■ SOURCE RECORDS ■

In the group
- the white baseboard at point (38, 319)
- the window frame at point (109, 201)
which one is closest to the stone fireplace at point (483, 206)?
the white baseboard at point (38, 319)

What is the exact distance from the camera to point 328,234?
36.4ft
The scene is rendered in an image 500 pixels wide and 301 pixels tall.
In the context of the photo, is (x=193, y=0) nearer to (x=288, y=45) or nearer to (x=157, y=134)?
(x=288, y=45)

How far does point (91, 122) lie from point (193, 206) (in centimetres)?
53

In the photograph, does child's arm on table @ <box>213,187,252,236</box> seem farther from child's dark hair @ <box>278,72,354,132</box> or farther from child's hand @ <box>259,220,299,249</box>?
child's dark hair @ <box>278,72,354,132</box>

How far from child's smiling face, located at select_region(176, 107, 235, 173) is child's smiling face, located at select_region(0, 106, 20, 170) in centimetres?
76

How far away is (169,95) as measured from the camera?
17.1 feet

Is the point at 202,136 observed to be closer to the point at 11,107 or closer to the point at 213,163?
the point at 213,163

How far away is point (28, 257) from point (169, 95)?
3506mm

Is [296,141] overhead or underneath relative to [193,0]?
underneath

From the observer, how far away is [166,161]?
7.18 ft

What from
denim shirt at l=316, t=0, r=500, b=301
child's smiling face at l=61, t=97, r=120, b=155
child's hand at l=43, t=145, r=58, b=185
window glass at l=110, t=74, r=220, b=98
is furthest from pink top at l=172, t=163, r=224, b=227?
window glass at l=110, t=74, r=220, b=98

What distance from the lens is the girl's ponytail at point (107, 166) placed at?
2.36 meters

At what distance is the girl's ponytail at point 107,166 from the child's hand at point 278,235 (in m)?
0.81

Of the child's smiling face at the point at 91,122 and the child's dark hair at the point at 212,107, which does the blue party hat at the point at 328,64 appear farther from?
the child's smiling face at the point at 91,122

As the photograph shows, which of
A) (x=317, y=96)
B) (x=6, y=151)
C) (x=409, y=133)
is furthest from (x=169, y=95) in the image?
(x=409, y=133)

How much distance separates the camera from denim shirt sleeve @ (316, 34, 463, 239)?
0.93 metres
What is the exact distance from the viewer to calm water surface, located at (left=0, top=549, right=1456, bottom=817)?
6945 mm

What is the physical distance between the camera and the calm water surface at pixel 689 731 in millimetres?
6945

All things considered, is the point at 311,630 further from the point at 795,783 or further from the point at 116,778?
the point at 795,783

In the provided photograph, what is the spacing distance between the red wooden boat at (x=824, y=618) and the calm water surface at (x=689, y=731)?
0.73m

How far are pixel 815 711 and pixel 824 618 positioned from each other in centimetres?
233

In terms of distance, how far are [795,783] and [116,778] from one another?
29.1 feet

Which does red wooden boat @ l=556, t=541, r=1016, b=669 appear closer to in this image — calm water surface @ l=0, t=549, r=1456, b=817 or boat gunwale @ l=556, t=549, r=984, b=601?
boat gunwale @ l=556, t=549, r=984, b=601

■ WORK TO BE COMPLETED ■
Can you copy out, unchanged, the stretch of the listing above from the line containing "All things considered, is" through the final line of the listing?

■ ANSWER TO THIS TASK ■
All things considered, is the point at 311,630 further from the point at 795,783 or further from the point at 116,778?
the point at 795,783

In the provided photograph, what is the spacing distance between the red wooden boat at (x=824, y=618) and the calm water surface at (x=689, y=731)?
0.73m

How far are pixel 815 711 and pixel 824 618 positioned from each other in centimetres?
233

In terms of distance, how far are [795,783] and [116,778] from one another?
29.1 feet

Which does red wooden boat @ l=556, t=541, r=1016, b=669 appear closer to in this image — calm water surface @ l=0, t=549, r=1456, b=817 or boat gunwale @ l=556, t=549, r=984, b=601?
boat gunwale @ l=556, t=549, r=984, b=601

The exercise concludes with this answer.